Alıntılanan metin:
-----

Logo

1. Hukuk Dairesi2021/10404 E. 2022/4100 K.

Yapay Zeka Özeti

Bu karar için yapay zeka özeti oluşturulamadı.

Karar Metni

"İçtihat Metni"

MAHKEMESİ : ANKARA BÖLGE ADLİYE MAHKEMESİ 16. HUKUK DAİRESİ

İLK DERECE MAHKEMESİ: KONYA 4. ASLİYE HUKUK MAHKEMESİ

Taraflar arasındaki tapu iptali ve tescil istekli dava sonunda Ankara Bölge Adliye Mahkemesi 16. Hukuk Dairesince verilen 21/10/2021 tarihli 2021/1132 Esas – 2021/1899 Karar sayılı karar yasal süre içerisinde davalılar vekilleri tarafından duruşma istekli olarak temyiz edilmiş olmakla, duruşma günü olarak saptanan 25/05/2022 Çarşamba günü için yapılan tebligat üzerine temyiz eden davalı ... vekili Avukat ... ile temyiz edilen davacı vekili Avukat ... geldiler, davetiye tebliğine rağmen diğer temyiz eden davalı ... vekili gelmedi. Yokluğunda duruşmaya başlandı, süresinde verilen ve kayıt olunduğu anlaşılan temyiz dilekçesinin kabulüne karar verildikten sonra, dosya incelenip gereği düşünüldü:

I. DAVA

Davacı, 15154 ada 10 parselde bulunan 1 nolu bağımsız bölümün adına kayıtlı olduğunu, piyasaya borcu olduğunu bilen kayınbiraderi ...'in, "senin evini bizim bir arkadaşa devredelim, onun sicili düzgün, kredi çeksin kullanalım sonra da beraber öderiz" diyerek kendisini ikna ettiğini, devir işlemleri için kendisine 1.500,00 TL para verilerek evi davalı ...'ın üzerine devrettiğini, bu aşamada evin bankaya ipotek verileceğini ve bankadan para çekileceğini beklerken evin diğer davalı ...'ın üzerine devredildiğini öğrendiğini ve kendisine hiç para ödenmeden taşınmazın devredildiğini ileri sürerek dava konusu taşınmazın tapu kaydının iptali ile adına tesciline karar verilmesini istemiştir.

-----

Verilen bilgiler:
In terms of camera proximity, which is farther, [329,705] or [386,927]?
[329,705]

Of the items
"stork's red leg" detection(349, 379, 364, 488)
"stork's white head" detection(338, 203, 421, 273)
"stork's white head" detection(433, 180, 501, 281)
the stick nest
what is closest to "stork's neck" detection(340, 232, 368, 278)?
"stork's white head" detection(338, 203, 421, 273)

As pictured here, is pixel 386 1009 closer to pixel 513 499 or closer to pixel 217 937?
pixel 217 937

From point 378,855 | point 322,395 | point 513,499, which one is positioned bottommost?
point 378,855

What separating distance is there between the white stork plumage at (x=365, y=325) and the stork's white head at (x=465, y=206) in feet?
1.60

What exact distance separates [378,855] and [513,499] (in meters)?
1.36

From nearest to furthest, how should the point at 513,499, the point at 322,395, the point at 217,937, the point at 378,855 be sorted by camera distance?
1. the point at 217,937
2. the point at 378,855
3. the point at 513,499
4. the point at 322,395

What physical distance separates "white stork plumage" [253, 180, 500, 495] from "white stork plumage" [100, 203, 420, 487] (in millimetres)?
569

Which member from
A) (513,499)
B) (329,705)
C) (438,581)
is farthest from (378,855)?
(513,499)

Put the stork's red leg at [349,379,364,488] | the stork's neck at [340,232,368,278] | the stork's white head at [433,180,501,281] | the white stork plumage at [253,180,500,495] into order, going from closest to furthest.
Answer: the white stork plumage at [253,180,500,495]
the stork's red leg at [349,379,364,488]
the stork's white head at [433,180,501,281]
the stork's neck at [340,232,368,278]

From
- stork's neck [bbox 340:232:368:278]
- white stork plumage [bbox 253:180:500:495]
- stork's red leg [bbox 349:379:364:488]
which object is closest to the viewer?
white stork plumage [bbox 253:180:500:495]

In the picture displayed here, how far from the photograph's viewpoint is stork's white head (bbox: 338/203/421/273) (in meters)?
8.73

-----

Alıştırma görevleri:
1 - Yukarıdaki karara göre şu soruları cevaplayın:
(a) İlk derece mahkemesi hangisidir?
(b) Duruşma günü olarak hangi tarih saptanmıştır?
(c) Devir işlemleri için davacıya ne kadar para verilmiştir?
2 - Yukarıdaki kararın "Davacı, 15154 ada" sözcüklerini içeren yerle açılıp "karar verilmesini istemiştir." sözcükleriyle kapanan bölümünü hiç değiştirmeden yeniden yazın.

Cevaplar sırasıyla:
1 -
(a) Konya 4. Asliye Hukuk Mahkemesi
(b) 25/05/2022 Çarşamba
(c) 1.500,00 TL

2 -
Davacı, 15154 ada 10 parselde bulunan 1 nolu bağımsız bölümün adına kayıtlı olduğunu, piyasaya borcu olduğunu bilen kayınbiraderi ...'in, "senin evini bizim bir arkadaşa devredelim, onun sicili düzgün, kredi çeksin kullanalım sonra da beraber öderiz" diyerek kendisini ikna ettiğini, devir işlemleri için kendisine 1.500,00 TL para verilerek evi davalı ...'ın üzerine devrettiğini, bu aşamada evin bankaya ipotek verileceğini ve bankadan para çekileceğini beklerken evin diğer davalı ...'ın üzerine devredildiğini öğrendiğini ve kendisine hiç para ödenmeden taşınmazın devredildiğini ileri sürerek dava konusu taşınmazın tapu kaydının iptali ile adına tesciline karar verilmesini istemiştir.